§ DOCUMENT TEXT
_____
Why in news?
The Reserve Bank of India (RBI) has reviewed its monetary policy lately.
What does the review indicate?
- This review indicates that the RBI will prioritise the revival of economic growth over inflation through the end of the current financial year.
- The RBI has reconstituted the Monetary Policy Committee (MPC), with three new external members.
- The MPC unanimously voted to keep policy interest rates unchanged.
- This was said even as it categorically stated that the RBI would continue with the accommodative stance to revive growth on a durable basis and mitigate the impact of Covid-19 on the economy.
What did the RBI find?
- The MPC tilted away from its inflation targeting mandate by downplaying the risks on the price pressures front.
- This is because the RBI has found that supply shocks were responsible for keeping inflation above the tolerance band for months.
- These shocks should dissipate as the economy unlocks, supply chains are restored, and activity normalises.
_____
§ RECORDS PROVIDED
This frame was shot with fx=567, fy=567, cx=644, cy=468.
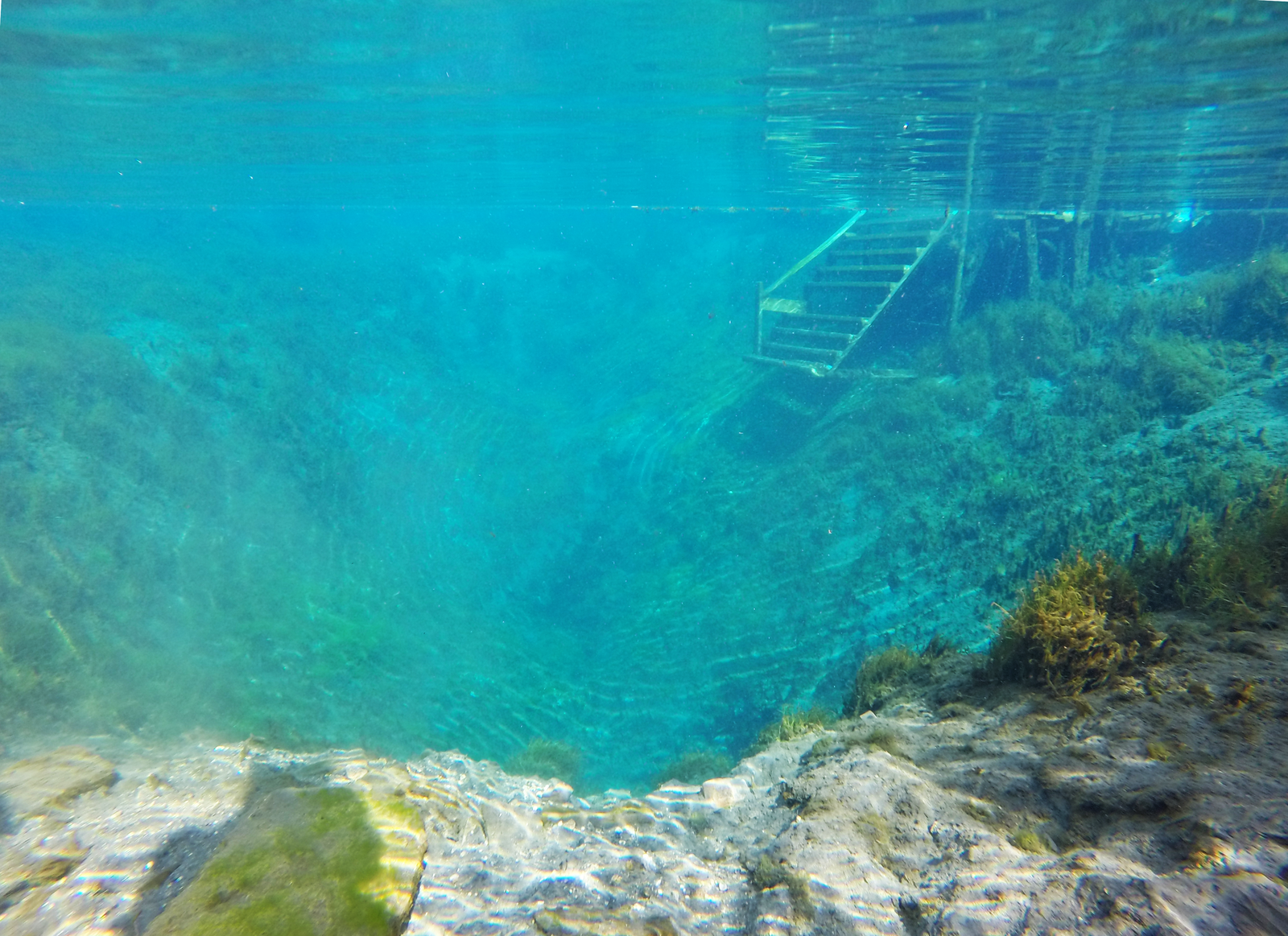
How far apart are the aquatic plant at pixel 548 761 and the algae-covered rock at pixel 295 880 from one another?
238 inches

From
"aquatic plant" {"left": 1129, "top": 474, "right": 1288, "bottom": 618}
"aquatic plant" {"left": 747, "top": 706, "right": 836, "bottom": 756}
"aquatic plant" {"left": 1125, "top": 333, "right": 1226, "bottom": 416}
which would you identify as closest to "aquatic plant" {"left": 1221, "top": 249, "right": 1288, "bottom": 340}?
"aquatic plant" {"left": 1125, "top": 333, "right": 1226, "bottom": 416}

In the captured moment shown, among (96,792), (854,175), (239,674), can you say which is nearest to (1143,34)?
(854,175)

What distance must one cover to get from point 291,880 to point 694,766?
6689 millimetres

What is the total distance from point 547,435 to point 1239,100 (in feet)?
68.0

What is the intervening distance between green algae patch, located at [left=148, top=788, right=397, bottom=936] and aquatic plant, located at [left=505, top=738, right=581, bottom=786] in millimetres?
6063

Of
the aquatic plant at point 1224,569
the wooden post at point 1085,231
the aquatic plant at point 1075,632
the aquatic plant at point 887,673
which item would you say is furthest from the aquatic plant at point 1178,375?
the aquatic plant at point 1075,632

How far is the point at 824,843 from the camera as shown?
3033mm

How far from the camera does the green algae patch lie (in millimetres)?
2646

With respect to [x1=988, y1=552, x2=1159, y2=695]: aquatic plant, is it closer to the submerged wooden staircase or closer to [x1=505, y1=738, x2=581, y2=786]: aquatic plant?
[x1=505, y1=738, x2=581, y2=786]: aquatic plant

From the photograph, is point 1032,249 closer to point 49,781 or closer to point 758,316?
point 758,316

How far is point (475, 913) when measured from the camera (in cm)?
314

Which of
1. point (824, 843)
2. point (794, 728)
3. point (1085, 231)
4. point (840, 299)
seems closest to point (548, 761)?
point (794, 728)

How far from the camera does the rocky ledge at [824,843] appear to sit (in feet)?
7.59

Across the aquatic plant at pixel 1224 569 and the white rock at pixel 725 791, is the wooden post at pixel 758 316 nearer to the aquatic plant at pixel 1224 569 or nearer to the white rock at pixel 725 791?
the aquatic plant at pixel 1224 569
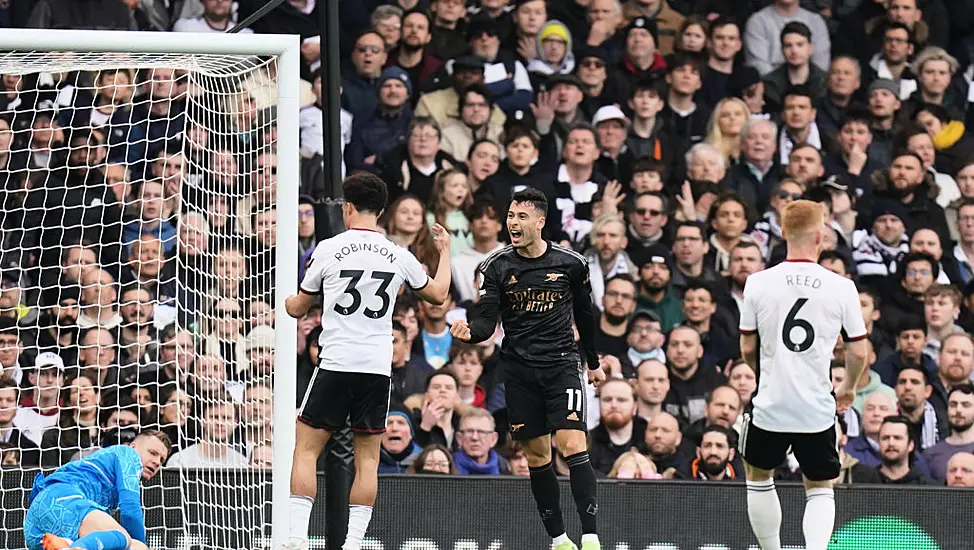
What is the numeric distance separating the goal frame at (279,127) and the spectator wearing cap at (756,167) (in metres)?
3.73

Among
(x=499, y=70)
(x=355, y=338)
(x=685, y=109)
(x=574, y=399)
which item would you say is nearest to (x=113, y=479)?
(x=355, y=338)

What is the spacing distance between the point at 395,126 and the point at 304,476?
3.66 metres

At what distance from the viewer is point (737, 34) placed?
10.3m

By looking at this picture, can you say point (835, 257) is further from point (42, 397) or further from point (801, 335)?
point (42, 397)

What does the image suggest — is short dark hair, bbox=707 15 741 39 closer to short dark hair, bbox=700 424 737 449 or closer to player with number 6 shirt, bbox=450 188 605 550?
short dark hair, bbox=700 424 737 449

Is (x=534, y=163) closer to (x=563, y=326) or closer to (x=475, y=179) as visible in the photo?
(x=475, y=179)

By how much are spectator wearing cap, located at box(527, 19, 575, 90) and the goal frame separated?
3047mm

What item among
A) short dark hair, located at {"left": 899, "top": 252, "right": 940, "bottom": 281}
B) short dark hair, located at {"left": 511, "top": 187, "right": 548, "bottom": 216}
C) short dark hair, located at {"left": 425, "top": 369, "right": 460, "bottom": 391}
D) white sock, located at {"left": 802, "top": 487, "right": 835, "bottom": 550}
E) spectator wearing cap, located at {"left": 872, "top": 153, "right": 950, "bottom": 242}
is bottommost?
white sock, located at {"left": 802, "top": 487, "right": 835, "bottom": 550}

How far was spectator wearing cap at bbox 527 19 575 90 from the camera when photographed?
1014cm

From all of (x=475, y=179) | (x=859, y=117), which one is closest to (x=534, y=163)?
(x=475, y=179)

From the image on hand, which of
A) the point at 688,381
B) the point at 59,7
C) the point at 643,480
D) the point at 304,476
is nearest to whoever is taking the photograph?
the point at 304,476

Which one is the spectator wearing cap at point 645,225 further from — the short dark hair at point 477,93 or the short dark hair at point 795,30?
the short dark hair at point 795,30

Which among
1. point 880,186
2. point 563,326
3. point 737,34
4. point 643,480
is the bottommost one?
point 643,480

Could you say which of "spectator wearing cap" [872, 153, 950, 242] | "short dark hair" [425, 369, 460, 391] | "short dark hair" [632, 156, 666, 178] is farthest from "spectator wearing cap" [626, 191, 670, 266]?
"spectator wearing cap" [872, 153, 950, 242]
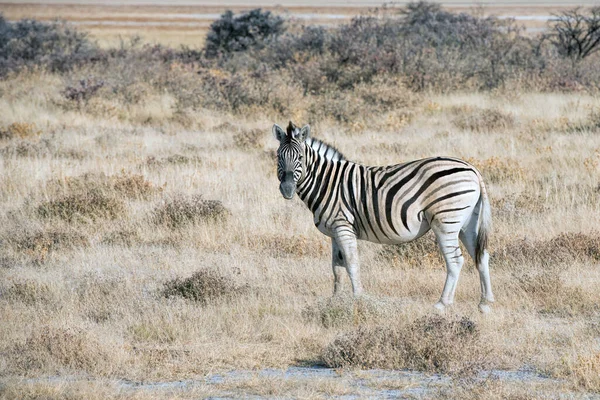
_____
§ TASKS FOR THIS EXERCISE
1. In the text on the RBI's monetary policy review, how would you restate the paragraph beginning "This review indicates that the RBI" more briefly while keeping its main facts?
2. Could you output the part of the RBI policy review text from "- The RBI has" up to and including "the RBI find?", word for word?
3. Can you go on with the text on the RBI's monetary policy review from the point where it stops?

§ ANSWERS FOR THE TASKS
1. Until the current financial year ends, the RBI will put reviving economic growth ahead of controlling inflation.

2.
- The RBI has reconstituted the Monetary Policy Committee (MPC), with three new external members.
- The MPC unanimously voted to keep policy interest rates unchanged.
- This was said even as it categorically stated that the RBI would continue with the accommodative stance to revive growth on a durable basis and mitigate the impact of Covid-19 on the economy.
What did the RBI find?

3.
- As part of the shift in priority, it projected that it would stick with the accommodative stance during the current and the next financial year.
- This forward looking guidance prompted one of the new members to dissent and vote against the wording.
- The MPC’s majority view of ensuring a ‘dovish’ position on interest rates for at least six months has left it little near-term leeway to tame price pressures.
What did the RBI Governor emphasise on?
- The RBI Governor emphasised that the current ‘inflation hump’ was a brief phenomenon that needs to be looked through when taking measures to help the economy return to its feet.
- The RBI has taken a series of liquidity enhancing and credit flow supportive steps.
- With these steps, the RBI reiterated its commitment to maintain stability in the financial markets.
- This comes at a time when the resources-strapped Central and State governments are expected to resort to substantially higher levels of borrowing to meet their spending needs.
- There can be no argument that the economy needs all the support it can get to recover from its 23.9% estimated contraction of the first quarter.
What is the forecast?
- The RBI sees a gradual recovery.
- It has forecasted a marginal growth of 0.5% in the fourth quarter that would narrow the full-year contraction to 9.5%.
- It is the inflation assumptions, however, that cause disquiet.
- From a projection of 6.8% for Q2, CPI inflation is posited to sharply ease: 5.4% in Q3 and 4.5% in Q4.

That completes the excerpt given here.